EXERCISE TASK A: Render the entries from the line with "Between point 165,342" through the end of the entries as a Markdown table with columns n and Line. Give each line a row number, and leave out blank lines.

ARTICLE:
══════

We use 3 intermediate signals RGB to save image data
and a Finite state machine for reading RGB888 data from memory and creating horizontal synchronization and vertical synchronization pulses.
* 📍 write_data: In this module we will write the image (the processed image) into
a bitmap image.
📌 Note: If you you change the image size, you'll have to change the bmp header. [More info](http://www.fastgraph.com/help/bmp_header_format.html).
### Grayscale
Grayscaling is the process of converting an image from other color spaces to shades of gray. It varies between complete black and complete white. An RGB image can be viewed as three images( a red scale image, a green scale image and a blue scale image). Each pixel has three different
components which are red, green and blue. Average method is the most simple one to convert an color image into a grayscale image. You just have to take the average of three colors. Since its an RGB image, so it means that you have add r with g with b and then divide it by 3 to get your desired grayscale image.
## Dependencies
This project needs [Xlinx ISE](https://en.wikipedia.org/wiki/Xilinx_ISE).
### Building on Windows 10
1. Download Xilinx ISE from [here](https://www.xilinx.com/support/download/index.html/content/xilinx/en/downloadNav/vivado-design-tools/archive-ise.html).
2. Clone the repository.
3. Simulate the design in hdl folder. (You you need to run 6ms in simulation).
4. Now you see that the output image will be available.
### TODO
- ⭕ Add threshold filter

══════

RECORDS TO USE:
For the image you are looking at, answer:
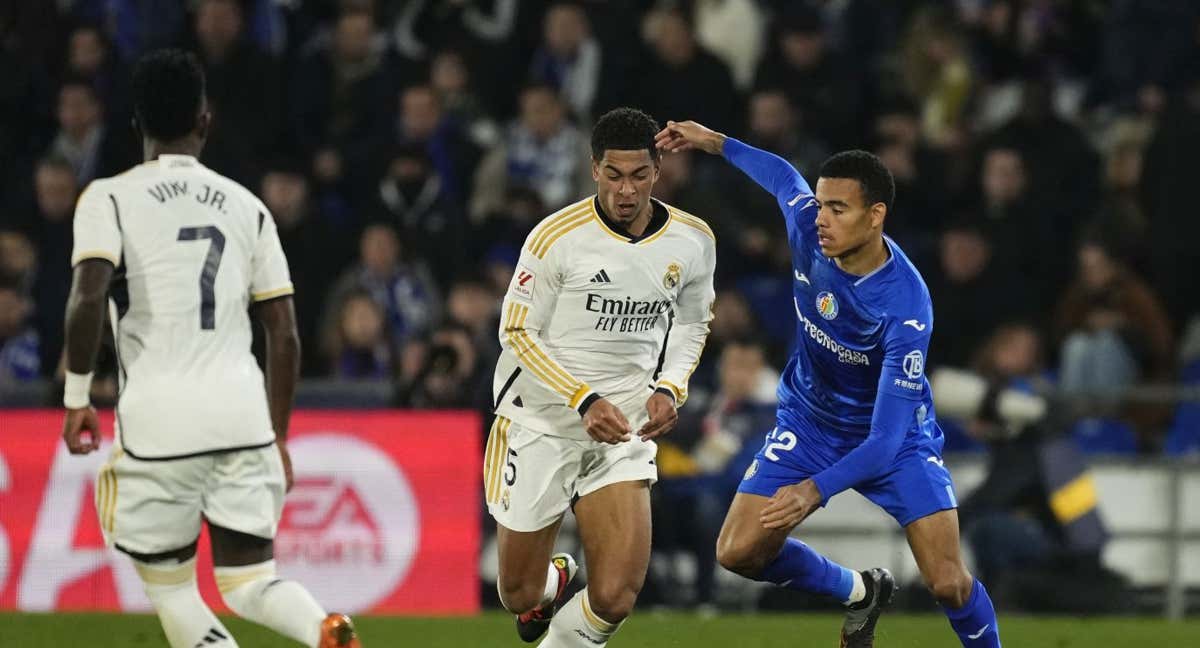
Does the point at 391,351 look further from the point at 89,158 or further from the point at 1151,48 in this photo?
the point at 1151,48

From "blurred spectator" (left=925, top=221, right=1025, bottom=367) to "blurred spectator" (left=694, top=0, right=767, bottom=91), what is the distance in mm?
2499

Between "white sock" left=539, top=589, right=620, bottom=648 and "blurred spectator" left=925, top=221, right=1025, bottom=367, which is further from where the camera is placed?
"blurred spectator" left=925, top=221, right=1025, bottom=367

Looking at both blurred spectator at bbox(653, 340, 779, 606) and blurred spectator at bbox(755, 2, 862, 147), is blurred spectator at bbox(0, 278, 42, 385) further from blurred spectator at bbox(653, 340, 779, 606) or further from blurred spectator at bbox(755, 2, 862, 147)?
blurred spectator at bbox(755, 2, 862, 147)

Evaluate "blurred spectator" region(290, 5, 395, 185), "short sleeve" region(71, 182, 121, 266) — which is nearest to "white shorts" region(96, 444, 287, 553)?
"short sleeve" region(71, 182, 121, 266)

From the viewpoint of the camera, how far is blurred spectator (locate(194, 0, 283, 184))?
14.2m

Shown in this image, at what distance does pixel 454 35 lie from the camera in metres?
15.0

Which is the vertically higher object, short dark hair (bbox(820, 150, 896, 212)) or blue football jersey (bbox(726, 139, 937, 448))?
short dark hair (bbox(820, 150, 896, 212))

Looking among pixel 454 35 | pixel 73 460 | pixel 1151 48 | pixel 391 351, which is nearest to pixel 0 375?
pixel 73 460

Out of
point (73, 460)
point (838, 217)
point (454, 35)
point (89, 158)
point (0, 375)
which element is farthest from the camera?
point (454, 35)

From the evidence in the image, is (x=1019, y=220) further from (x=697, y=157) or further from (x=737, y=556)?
(x=737, y=556)

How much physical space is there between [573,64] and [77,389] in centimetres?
876

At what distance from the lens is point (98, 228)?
6.29 meters

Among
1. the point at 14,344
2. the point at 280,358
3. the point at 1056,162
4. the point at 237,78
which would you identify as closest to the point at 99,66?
the point at 237,78

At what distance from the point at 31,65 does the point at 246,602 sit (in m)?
9.26
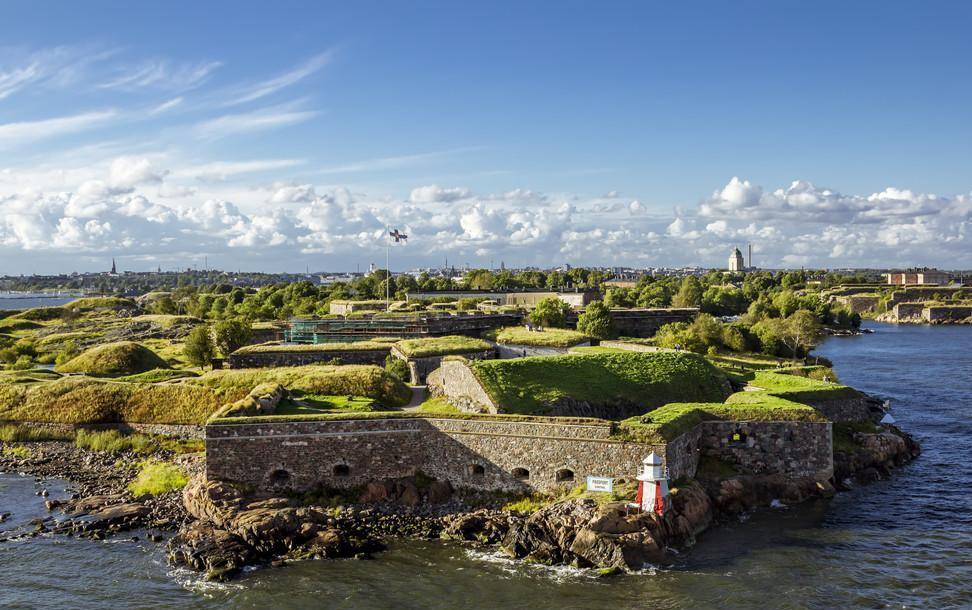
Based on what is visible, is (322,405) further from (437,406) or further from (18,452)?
(18,452)

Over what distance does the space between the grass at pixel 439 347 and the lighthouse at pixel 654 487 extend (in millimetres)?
19532

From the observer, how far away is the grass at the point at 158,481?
28656 millimetres

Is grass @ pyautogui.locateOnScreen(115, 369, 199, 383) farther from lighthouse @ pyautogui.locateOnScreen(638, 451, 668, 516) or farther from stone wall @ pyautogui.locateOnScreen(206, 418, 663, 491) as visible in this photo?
lighthouse @ pyautogui.locateOnScreen(638, 451, 668, 516)

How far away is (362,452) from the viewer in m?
27.6

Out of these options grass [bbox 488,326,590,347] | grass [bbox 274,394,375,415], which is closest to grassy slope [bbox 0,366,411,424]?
grass [bbox 274,394,375,415]

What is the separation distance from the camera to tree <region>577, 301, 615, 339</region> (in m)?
57.7

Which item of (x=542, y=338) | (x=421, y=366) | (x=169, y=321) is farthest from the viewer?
(x=169, y=321)

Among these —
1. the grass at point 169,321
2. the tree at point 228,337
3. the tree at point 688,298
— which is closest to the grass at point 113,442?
the tree at point 228,337

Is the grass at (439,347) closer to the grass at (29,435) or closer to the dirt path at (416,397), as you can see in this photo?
the dirt path at (416,397)

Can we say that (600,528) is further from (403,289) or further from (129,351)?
(403,289)

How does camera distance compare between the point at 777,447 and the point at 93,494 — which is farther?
the point at 93,494

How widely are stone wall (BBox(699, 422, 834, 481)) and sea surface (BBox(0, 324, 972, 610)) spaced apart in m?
1.49

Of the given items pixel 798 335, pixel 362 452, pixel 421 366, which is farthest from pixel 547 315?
pixel 362 452

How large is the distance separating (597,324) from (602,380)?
24191 mm
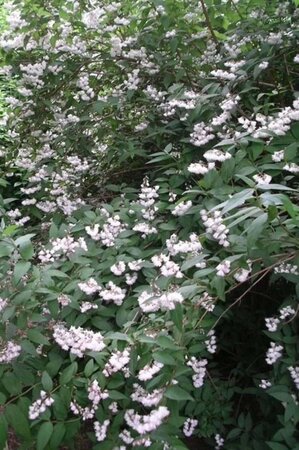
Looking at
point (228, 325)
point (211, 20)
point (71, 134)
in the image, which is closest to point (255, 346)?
point (228, 325)

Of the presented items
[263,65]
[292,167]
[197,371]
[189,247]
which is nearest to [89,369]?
[197,371]

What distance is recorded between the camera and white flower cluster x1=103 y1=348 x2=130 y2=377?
5.58 ft

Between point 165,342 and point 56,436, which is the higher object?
point 165,342

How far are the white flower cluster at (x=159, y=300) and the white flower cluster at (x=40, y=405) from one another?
0.42 m

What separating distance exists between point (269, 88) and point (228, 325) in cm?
125

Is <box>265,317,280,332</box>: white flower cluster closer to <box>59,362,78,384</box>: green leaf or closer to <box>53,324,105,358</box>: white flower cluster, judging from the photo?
<box>53,324,105,358</box>: white flower cluster

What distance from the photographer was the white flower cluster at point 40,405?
1.70m

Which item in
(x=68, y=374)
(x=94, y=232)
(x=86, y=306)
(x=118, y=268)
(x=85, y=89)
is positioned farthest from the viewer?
(x=85, y=89)

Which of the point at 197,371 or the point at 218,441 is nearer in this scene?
the point at 197,371

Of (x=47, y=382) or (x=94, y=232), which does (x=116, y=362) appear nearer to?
(x=47, y=382)

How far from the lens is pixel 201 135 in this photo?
2.48 meters

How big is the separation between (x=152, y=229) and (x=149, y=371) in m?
0.80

══════

EXERCISE TASK B: Sum up the project description above in three sentences.

TASK ANSWER A:
| n | Line |
|---|---|
| 1 | Between point 165,342 and point 56,436, which is the higher object? |
| 2 | point 165,342 |
| 3 | How far are the white flower cluster at (x=159, y=300) and the white flower cluster at (x=40, y=405) from one another? |
| 4 | 0.42 m |
| 5 | What separating distance exists between point (269, 88) and point (228, 325) in cm? |
| 6 | 125 |
| 7 | Is <box>265,317,280,332</box>: white flower cluster closer to <box>59,362,78,384</box>: green leaf or closer to <box>53,324,105,358</box>: white flower cluster, judging from the photo? |
| 8 | <box>53,324,105,358</box>: white flower cluster |
| 9 | What distance from the photographer was the white flower cluster at point 40,405? |
| 10 | 1.70m |
| 11 | Which item in |
| 12 | (x=68, y=374) |
| 13 | (x=94, y=232) |
| 14 | (x=86, y=306) |
| 15 | (x=118, y=268) |
| 16 | (x=85, y=89) |
| 17 | is positioned farthest from the viewer? |
| 18 | (x=85, y=89) |
| 19 | Which of the point at 197,371 or the point at 218,441 is nearer in this scene? |
| 20 | the point at 197,371 |
| 21 | Of (x=47, y=382) or (x=94, y=232), which does (x=116, y=362) appear nearer to? |
| 22 | (x=47, y=382) |
| 23 | How far from the lens is pixel 201 135 in this photo? |
| 24 | 2.48 meters |
| 25 | How big is the separation between (x=152, y=229) and (x=149, y=371) in m? |
| 26 | 0.80 |

TASK ANSWER B: The project uses three intermediate RGB signals to save image data and a finite state machine that reads RGB888 data from memory and creates horizontal and vertical synchronization pulses, while a write_data module writes the processed image into a bitmap. It explains grayscaling as converting an image to shades of gray, with the simplest average method adding r, g and b and dividing by 3. The project needs Xilinx ISE, and building it on Windows 10 means downloading ISE, cloning the repository and simulating the design in the hdl folder for 6 ms.